I do a quick brain scan and realize that no, never. Men always seem to squirm and wish for death when put in the emotional Q and A hot seat. I never get the answer I want and just feel like the banging-your- head-into-a-brick-wall variety of idiot.
“Guys are way more insecure than we think. You don’t realize,” she goes on. “Like even if you give the most basic scenario: ‘I love you, do you love me?’ they’re already spinning like ‘Does she really love me? Is she just saying this because she wants something from me? Does she really mean it?’ on and on and on. And think about it, often when you ask questions you’re just planting ideas in their head. Like, ‘Are you mad at me?’ just reminds them that they are/should be mad at you. ‘Are you going to break up with me?’ just puts the idea that they should break up with you in their head. Then they’re like, ‘Oh, maybe I should break up with this person.’”
“Oh. My. God. I feel like this is so true,” I mumble, mesmerized.
“Never ask them anything. Just tell them what you want and guide the conversation. No question marks involved. Like, ‘I was thinking we should see more of each other’ or ‘I’d like to see more of each other’ and then just move on. Never, ‘Do you want to see more of each other?’ He’ll have no idea what to say. He’s afraid he’ll hurt you if he says ‘no’ so will evade. Or if he’s game he’ll still be thinking if he says ‘yes’ you might say, ‘Oh, well, I don’t.’”

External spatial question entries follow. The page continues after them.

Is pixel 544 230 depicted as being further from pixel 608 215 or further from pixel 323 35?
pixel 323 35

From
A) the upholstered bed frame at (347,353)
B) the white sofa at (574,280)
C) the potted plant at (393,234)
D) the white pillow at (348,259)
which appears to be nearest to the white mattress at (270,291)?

“It may seem manipulative but it’s really not. Men don’t like questions; they just like to feel like they’ve come up with solutions. It’s the same as those genius women behind successful men who are still happily married. They just set up conversations so husbands think they came up with all the answers themselves.”
“Wow. So their input in terms of the relationship just like, ceases to matter.”
“In terms of ‘the relationship,’ well, yes. Cornering them with questions will just get you nowhere.”
Fascinating.
Fact? Fiction? Does anyone have experience with the methods above and care to comment?





November 5th, 2009 at 10:04 pm
MMB, you can ask me anything.
Although here I absolutely have to agree with you, typically, just don’t ask.
I mean, does a girl really have to know everything? Why not enjoy the mystery and excitement just a little bit longer.
If a girl asks, “so, do you like me?”, it’s almost like - oh darling, have a little more faith in your awesomeness.
So I’m completely with you on this, instead of asking questions, simply say what you feel.
It’s a good rule for guys too.
November 6th, 2009 at 2:42 pm
Your friend is right. The old cliche is true, that nothing will send a guy running faster than that stupid old question, “So, where is this relationship going?”
November 8th, 2009 at 8:28 pm
great insight. i would just not insert the word ‘babies’ into any statement. Meaning don’t say ‘i’d like us to see more of each other and then have babies’. That may not work. just sayin’.